D. The incidence of UTIs in toddlers and children is higher among girls than boys because the shorter female urethra has a closer proximity to the anus and vagina, increasing the risk of contamination by fecal bacteria. When cleansing the perineal area, it is important to wipe from front to back to prevent the transfer of gastrointestinal bacteria to the urethra. Adequate fluids should be provided to prevent dehydration. Two daily cups of low-sugar cranberry juice and increased vitamin C is recommended to prevent UTIs in adults.
The nurse is caring for a client with a urinary catheter who is diagnosed with asymptomatic bacteriuria. Which collaborative treatment should the nurse anticipate as the first action? A. A short course of antibiotic therapy B. A 10- to 14-day course of antibiotic therapy C. Replacement of the catheter D. Removal of the catheter
D. The nurse can anticipate the healthcare provider to prescribe a 10- to 14-day course of antibiotic therapy after removal of the catheter. Replacement of the catheter is not a priority treatment for asymptomatic bacteriuria. A short course of antibiotic therapy is not used for the treatment of asymptomatic bacteriuria.

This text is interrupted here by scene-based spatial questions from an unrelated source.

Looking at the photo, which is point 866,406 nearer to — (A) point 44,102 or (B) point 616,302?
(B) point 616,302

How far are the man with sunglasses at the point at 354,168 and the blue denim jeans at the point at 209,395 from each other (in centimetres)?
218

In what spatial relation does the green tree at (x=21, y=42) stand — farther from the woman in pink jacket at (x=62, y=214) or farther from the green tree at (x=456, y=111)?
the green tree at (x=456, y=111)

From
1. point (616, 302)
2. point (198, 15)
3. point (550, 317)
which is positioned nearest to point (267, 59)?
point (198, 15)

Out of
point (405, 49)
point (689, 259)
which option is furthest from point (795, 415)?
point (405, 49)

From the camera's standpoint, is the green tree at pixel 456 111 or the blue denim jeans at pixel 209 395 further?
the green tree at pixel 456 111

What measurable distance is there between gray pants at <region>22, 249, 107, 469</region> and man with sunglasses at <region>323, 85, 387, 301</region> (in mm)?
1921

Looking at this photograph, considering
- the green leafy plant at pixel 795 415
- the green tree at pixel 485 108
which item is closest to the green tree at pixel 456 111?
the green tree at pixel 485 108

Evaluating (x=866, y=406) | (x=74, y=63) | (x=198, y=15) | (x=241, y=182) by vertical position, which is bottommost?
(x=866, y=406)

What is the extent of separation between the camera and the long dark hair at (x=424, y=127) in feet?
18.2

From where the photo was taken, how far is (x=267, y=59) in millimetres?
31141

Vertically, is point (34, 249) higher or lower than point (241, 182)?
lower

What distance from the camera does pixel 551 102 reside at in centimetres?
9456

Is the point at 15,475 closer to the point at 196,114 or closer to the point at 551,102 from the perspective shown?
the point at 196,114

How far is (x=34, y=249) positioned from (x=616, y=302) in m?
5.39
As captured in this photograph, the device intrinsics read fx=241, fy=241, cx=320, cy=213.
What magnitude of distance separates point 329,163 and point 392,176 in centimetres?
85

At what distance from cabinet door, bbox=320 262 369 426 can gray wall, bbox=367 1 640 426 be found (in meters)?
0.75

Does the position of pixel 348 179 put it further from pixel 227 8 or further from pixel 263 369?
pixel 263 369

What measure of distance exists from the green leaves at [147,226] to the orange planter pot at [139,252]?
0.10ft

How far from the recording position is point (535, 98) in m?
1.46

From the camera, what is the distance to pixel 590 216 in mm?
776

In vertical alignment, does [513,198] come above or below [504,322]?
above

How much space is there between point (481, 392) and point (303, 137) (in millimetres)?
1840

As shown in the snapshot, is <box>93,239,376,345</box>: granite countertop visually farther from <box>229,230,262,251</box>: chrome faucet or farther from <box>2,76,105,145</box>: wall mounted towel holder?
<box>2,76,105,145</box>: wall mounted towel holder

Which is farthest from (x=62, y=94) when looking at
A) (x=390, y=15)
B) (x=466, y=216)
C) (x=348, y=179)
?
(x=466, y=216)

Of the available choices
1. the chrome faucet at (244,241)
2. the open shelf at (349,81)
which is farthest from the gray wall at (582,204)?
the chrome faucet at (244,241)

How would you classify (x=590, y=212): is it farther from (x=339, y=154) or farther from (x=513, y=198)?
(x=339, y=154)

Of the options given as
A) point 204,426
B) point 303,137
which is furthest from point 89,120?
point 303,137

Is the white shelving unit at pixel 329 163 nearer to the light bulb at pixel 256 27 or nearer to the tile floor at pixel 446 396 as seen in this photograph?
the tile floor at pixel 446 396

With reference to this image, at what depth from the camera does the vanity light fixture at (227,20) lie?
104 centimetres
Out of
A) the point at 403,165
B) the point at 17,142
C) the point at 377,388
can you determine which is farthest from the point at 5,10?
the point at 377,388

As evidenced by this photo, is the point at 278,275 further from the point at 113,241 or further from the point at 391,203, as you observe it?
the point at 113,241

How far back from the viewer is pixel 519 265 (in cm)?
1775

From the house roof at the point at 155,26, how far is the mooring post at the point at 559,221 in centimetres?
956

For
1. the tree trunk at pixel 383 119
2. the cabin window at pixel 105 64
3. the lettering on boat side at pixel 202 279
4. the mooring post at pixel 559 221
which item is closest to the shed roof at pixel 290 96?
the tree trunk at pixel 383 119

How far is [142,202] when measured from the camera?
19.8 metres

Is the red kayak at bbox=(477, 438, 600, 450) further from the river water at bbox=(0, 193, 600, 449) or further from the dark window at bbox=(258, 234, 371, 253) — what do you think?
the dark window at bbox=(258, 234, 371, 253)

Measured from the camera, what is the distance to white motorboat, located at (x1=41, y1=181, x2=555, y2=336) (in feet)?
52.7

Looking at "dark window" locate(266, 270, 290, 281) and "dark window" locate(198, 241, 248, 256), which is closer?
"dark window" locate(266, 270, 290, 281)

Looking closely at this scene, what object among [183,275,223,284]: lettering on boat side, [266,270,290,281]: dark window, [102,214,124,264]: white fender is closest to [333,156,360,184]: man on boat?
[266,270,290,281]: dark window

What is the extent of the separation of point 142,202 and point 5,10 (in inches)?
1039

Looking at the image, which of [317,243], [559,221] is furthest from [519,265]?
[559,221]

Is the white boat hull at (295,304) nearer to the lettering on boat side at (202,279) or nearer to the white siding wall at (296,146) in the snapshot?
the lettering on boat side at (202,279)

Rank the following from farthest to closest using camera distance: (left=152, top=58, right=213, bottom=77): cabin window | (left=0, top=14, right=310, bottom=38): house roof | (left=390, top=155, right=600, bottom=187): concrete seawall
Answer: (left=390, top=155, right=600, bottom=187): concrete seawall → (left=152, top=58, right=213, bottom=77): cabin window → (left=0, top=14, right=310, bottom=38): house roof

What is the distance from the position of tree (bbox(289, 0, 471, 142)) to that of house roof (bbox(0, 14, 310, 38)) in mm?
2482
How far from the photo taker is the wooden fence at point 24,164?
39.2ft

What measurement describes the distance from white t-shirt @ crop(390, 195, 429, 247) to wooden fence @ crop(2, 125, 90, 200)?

The nurse is caring for a postpartum client. Which intervention is the most important for the nurse to integrate into the plan of care to prevent a urinary tract infection (UTI)? A. "Change peri pads every 4 hours." B. "Use an antiseptic preparation after voiding." C. "Increase fluid intake." D. "Empty the bladder completely."
D. The postpartum woman is at an increased risk of developing urinary tract problems caused by normal postpartum diuresis, increased bladder capacity, and decreased bladder sensitivity from stretching or trauma. These factors make it essential for the mother to empty her bladder completely with each voiding. Fluid intake is important, but it is not related to the main cause of UTIs in the postpartum period. Peri pads should be changed every time the client voids, followed by perineal cleansing before placement of a new pad. Antiseptic solutions are not used on the perineum of a postpartum client.
A client is admitted with acute postinfectious glomerulonephritis. Which medication should the nurse expect to be prescribed for the client to reduce inflammation? A. Antihypertensive B. Angiotensin-converting enzyme (ACE) Inhibitor C. Glucocorticoid D. Immunosuppressant
D. To control inflammation caused by acute postinfectious glomerulonephritis, the nurse will administer an immunosuppressant. A glucocorticoid also decreases inflammation. However, this medication is contraindicated in acute postinfectious glomerulonephritis. An ACE inhibitor is used in the management of this condition; however, it is used to reduce proteinuria and slow the progression of renal failure. An antihypertensive is also used in the management of this condition; however, it is used to treat hypertension.
Which problem is a priority for the nurse to address when caring for a client with acute glomerulonephritis? A. Impaired nutrition B. Impaired skin integrity C. Fatigue D. Impaired fluid balance
D. While all choices are problems that should be addressed in planning care for the client diagnosed with nephritis, impaired fluid balance is a priority as this problem may be life-threatening if not addressed.